Und dann folgen all die Tipps, wie man länger lebt: Mittelmeerkost, Rauchverzicht, wenig Alkohol, viel Bewegung und gesunden Schlaf, viele soziale Kontakte. Damit lasse sich unser Leben um bis zu 14 Jahre verlängern. Laut wissenschaftlichen Untersuchungen hängt unser Gesundheitszustand nur zu 10 bis 30 Prozent von unseren Genen ab und der Rest von unserer individuellen Verhaltensweise und dem Umfeld. Das alles suggeriert, dass wir es weitgehend in der Hand haben, ob und wie wir alt werden.

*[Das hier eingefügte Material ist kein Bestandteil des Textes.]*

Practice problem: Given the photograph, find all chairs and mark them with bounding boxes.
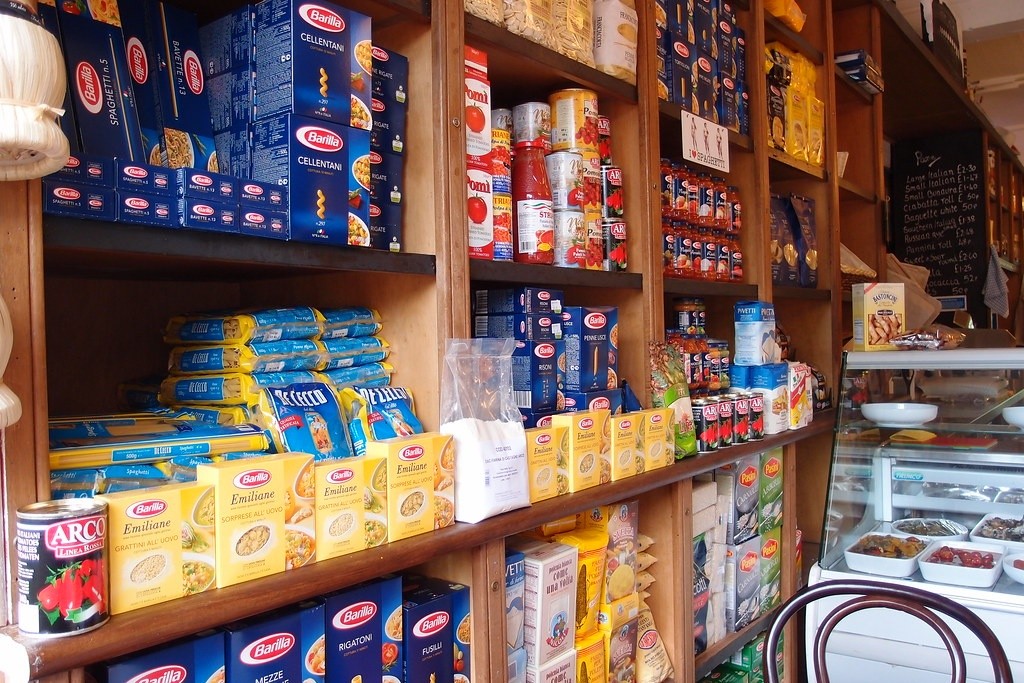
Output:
[762,579,1014,683]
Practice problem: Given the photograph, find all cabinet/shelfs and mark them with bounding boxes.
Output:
[989,135,1023,346]
[805,344,1024,683]
[0,0,886,682]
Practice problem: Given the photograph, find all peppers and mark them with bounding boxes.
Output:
[37,559,106,622]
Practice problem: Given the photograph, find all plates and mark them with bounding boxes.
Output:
[968,513,1024,549]
[890,518,968,541]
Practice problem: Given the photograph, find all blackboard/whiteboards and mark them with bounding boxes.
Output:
[890,125,989,308]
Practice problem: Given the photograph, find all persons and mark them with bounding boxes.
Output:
[703,122,710,156]
[715,128,724,159]
[690,117,699,151]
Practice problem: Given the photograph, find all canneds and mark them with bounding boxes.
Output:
[659,157,743,282]
[16,497,110,638]
[691,391,764,453]
[491,88,628,272]
[664,298,730,398]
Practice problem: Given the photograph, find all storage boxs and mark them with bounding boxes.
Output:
[38,0,882,683]
[851,283,905,352]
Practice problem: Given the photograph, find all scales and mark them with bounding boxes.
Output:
[915,294,1010,399]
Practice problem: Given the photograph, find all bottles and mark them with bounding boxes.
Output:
[514,141,554,264]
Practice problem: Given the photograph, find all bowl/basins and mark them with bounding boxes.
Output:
[845,531,934,578]
[1002,407,1024,431]
[919,541,1008,588]
[861,403,938,426]
[1003,553,1024,584]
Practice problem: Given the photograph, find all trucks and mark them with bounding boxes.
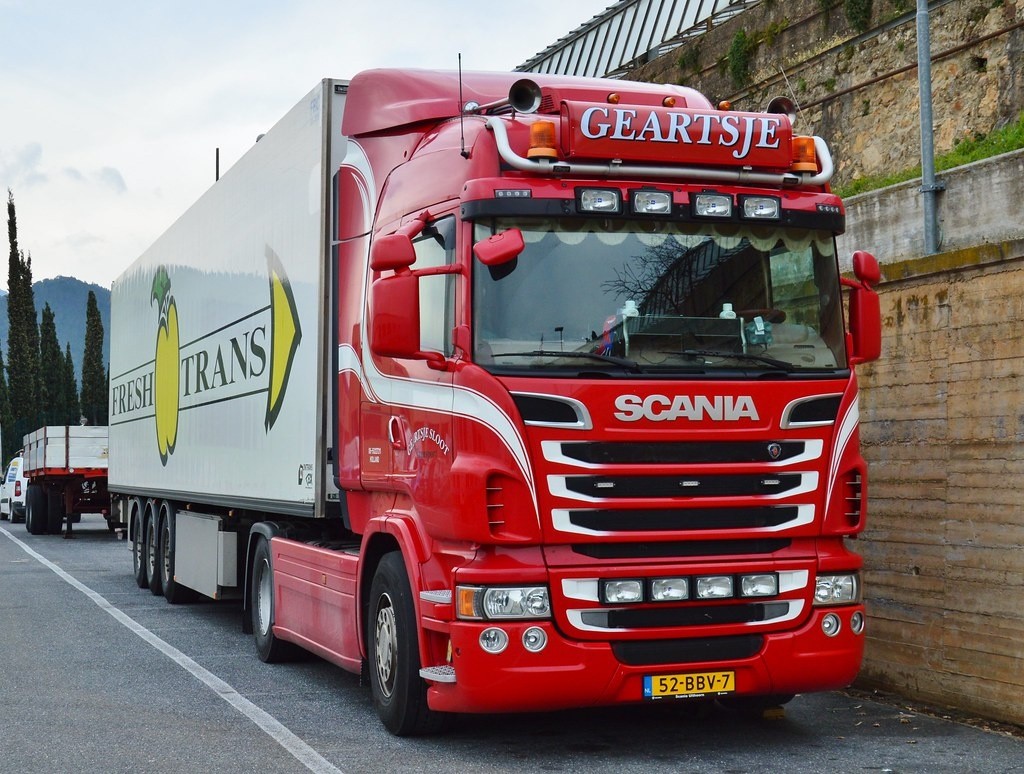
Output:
[16,425,121,536]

Die Statistiken bestätigen den Trend, die Lebenserwartung steigt immer noch an. Es gibt inzwischen einen richtigen Hype, der das Ziel der Langlebigkeit auf die Spitze treibt und sogar an die Unsterblichkeit glaubt: die Longevity-Bewegung. Dass wir immer älter werden, wird aus dieser Perspektive positiv konnotiert und als erstrebenswert dargestellt.
Die Kehrseite der Medaille ist, dass uns vorgeworfen wird, wir seien zu viele und wir hätten zu viel Macht. Von «Gerontokratie», der «Herrschaft der Alten», von der «Machtübernahme der Rentner» wird geredet. Um diese zu brechen, wird sogar die Forderung laut, uns das Stimmrecht wegzunehmen. So eine Ungeheuerlichkeit! Als ich das hörte, kam ich mir komplett entmündigt und entwertet vor.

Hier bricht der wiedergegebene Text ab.